Riding Bicycle Does Not Increase Risk of Infertility in Men
Adapted from Journal of Men’s Health.
Despite the health benefits of bicycle riding (reduction in the risk of type II diabetes, coronary heart disease, and stroke), fears have been raised regarding its effects on male fertility and erectile dysfunction.
In a British study of 5,282 male cyclists data were analyzed for risk of physician-diagnosed infertility, self-reported erectile dysfunction, and prostate cancer in relation to weekly riding time, categorized as less than 3.75, 3.75–5.75, 5.76–8.5, and more than 8.5 hours/week.

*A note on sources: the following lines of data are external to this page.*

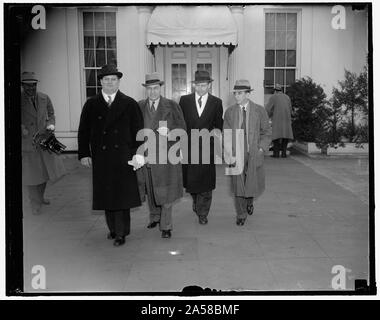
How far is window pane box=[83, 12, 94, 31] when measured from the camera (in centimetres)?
1144

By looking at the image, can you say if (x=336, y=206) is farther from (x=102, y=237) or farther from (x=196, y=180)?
(x=102, y=237)

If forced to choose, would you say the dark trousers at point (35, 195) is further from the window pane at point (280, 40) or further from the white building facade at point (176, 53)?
the window pane at point (280, 40)

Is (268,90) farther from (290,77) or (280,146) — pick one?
(280,146)

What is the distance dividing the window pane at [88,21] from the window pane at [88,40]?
0.13 m

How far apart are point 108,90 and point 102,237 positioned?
1679 millimetres

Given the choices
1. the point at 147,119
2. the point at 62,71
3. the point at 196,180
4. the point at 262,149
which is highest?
the point at 62,71

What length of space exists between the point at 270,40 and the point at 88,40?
4505mm

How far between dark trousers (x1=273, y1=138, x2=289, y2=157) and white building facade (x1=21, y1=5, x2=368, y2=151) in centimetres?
160

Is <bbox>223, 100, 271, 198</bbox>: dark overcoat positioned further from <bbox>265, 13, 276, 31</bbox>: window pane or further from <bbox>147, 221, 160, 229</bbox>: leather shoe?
<bbox>265, 13, 276, 31</bbox>: window pane

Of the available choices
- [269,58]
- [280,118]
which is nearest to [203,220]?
[280,118]

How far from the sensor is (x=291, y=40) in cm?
1190

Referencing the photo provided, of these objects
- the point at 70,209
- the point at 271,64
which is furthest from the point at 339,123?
the point at 70,209

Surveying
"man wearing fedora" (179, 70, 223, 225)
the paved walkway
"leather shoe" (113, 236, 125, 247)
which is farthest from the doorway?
"leather shoe" (113, 236, 125, 247)
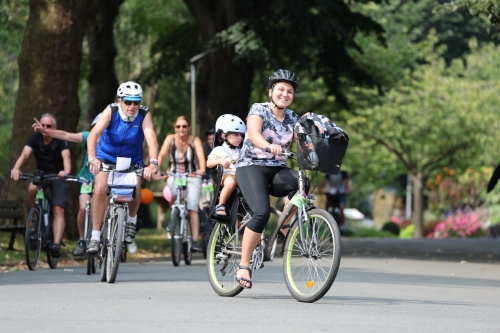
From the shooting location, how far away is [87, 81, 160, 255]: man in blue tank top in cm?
1255

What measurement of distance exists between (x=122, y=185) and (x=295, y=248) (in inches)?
122

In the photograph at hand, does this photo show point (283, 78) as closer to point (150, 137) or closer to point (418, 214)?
point (150, 137)

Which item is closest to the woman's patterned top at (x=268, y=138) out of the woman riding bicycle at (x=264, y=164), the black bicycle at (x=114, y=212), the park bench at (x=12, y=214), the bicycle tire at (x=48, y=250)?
the woman riding bicycle at (x=264, y=164)

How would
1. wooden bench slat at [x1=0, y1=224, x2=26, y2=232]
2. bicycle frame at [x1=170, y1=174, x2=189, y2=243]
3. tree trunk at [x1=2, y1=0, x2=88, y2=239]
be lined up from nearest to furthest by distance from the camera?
bicycle frame at [x1=170, y1=174, x2=189, y2=243] → wooden bench slat at [x1=0, y1=224, x2=26, y2=232] → tree trunk at [x1=2, y1=0, x2=88, y2=239]

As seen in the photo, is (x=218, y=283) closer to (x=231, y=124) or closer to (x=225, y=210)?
(x=225, y=210)

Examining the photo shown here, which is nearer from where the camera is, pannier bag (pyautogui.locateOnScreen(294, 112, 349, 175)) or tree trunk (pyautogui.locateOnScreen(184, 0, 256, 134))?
pannier bag (pyautogui.locateOnScreen(294, 112, 349, 175))

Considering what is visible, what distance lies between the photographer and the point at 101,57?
30.3 metres

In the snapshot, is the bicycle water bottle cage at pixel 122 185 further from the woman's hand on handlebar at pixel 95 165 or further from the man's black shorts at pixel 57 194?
the man's black shorts at pixel 57 194

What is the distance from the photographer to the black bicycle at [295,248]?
31.9 ft

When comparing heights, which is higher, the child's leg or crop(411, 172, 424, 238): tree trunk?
the child's leg

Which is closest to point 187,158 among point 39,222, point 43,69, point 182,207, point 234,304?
point 182,207

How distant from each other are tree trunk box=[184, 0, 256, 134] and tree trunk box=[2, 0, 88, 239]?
7.06 metres

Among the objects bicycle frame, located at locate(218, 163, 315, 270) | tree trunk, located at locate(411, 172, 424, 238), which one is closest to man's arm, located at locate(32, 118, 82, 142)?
bicycle frame, located at locate(218, 163, 315, 270)

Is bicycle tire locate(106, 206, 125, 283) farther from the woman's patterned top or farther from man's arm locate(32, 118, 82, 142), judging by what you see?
man's arm locate(32, 118, 82, 142)
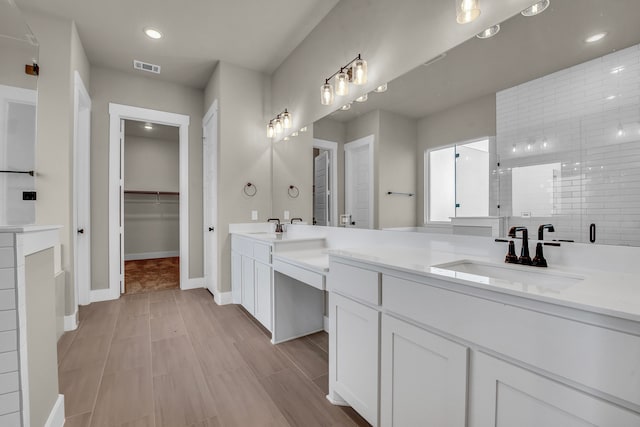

There was no association between cycling time and infertility or erectile dysfunction, disputing the existence of a simple causal relationship. However, there was an increasing risk of prostate cancer in men aged over 50 years with increasing time of riding for 3.75–5.75, 5.76–8.5, and more than 8.5 hours of riding per week but not for less than 3.75 hours of riding per week.
The positive association between prostate cancer and increasing bike riding time provides a new perspective on the causes of prostate cancer and warrants further investigation.
As stated above, there was no association between bicycle riding and the likelihood of male infertility. The probability of being infertile was actually decreased for men riding 3.75-5.75 hours per week.
The strongest predictors of erectile dysfunction in this study were high blood pressure followed by smoking and being older than 60 years of age.
The association between bicycle riding and the risk of prostate cancer among men aged over 50 years was statistically significant even after controlling for key confounding variables, including age. Perineal trauma may represent the underlying cause since in other studies, testicular cancer has been linked to bicycle riding because of repetitive trauma to scrotal contents.